The banker’s refined accent did little to mask the tension in his voice. “I thought Captain Fache said he would call me, but I have not yet heard from him.”

“The captain is quite busy,” Collet replied. “May I help you?”

“I was assured I would be kept abreast of your progress tonight.”

For a moment, Collet thought he recognized the timbre of the man’s voice, but he couldn’t quite place it. “Monsieur Vernet, I am

currently in charge of the Paris investigation. My name is Lieutenant Collet.”

There was a long pause on the line. “Lieutenant, I have another call coming in. Please excuse me. I will call you later.” He hung up.

For several seconds, Collet held the receiver. Then it dawned on him. I knew I recognized that voice! The revelation made him gasp.

The armored car driver. With the fake Rolex.

Collet now understood why the banker had hung up so quickly. Vernet had remembered the name Lieutenant Collet—the officer he blatantly lied to earlier tonight.

Collet pondered the implications of this bizarre development. Vernet is involved. Instinctively, he knew he should call Fache. Emotionally, he knew this lucky break was going to be his moment to shine.

He immediately called Interpol and requested every shred of information they could find on the Depository Bank of Zurich and its president, André Vernet.


“Seat belts, please,” Teabing’s pilot announced as the Hawker 731 descended into a gloomy morning drizzle. “We’ll be landing in five minutes.”

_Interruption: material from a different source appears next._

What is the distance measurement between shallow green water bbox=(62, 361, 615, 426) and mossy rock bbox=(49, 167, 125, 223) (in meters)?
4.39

Teabing felt a joyous sense of homecoming when he saw the misty hills of Kent spreading wide beneath the descending plane. England was less than an hour from Paris, and yet a world away. This morning, the damp, spring green of his homeland looked particularly welcoming. My time in France is over. I am returning to England victorious. The keystone has been found. The question remained, of course, as to where the keystone would ultimately lead. Somewhere in the United Kingdom. Where exactly, Teabing had no idea, but he was already tasting the glory.

As Langdon and Sophie looked on, Teabing got up and went to the far side of the cabin, then slid aside a wall panel to reveal a discreetly hidden wall safe. He dialed in the combination, opened the safe, and extracted two passports. “Documentation for Rémy and myself.” He then removed a thick stack of fifty-pound notes. “And documentation for you two.”

Sophie looked leery. “A bribe?”

“Creative diplomacy. Executive airfields make certain allowances. A British customs official will greet us at my hangar and ask to board the plane. Rather than permitting him to come on, I’ll tell him I’m traveling with a French celebrity who prefers that nobody knows she is in England—press considerations, you know—and I’ll offer the official this generous tip as gratitude for his discretion.”

Langdon looked amazed. “And the official will accept?

“Not from anyone, they won’t, but these people all know me. I’m not an arms dealer, for heaven’s sake. I was knighted.” Teabing smiled. “Membership has its privileges.”

Rémy approached up the aisle now, the Heckler Koch pistol cradled in his hand. “Sir, my agenda?”

Teabing glanced at his servant. “I’m going to have you stay onboard with our guest until we return. We can’t very well drag him all over London with us.”

Sophie looked wary. “Leigh, I was serious about the French police finding your plane before we return.”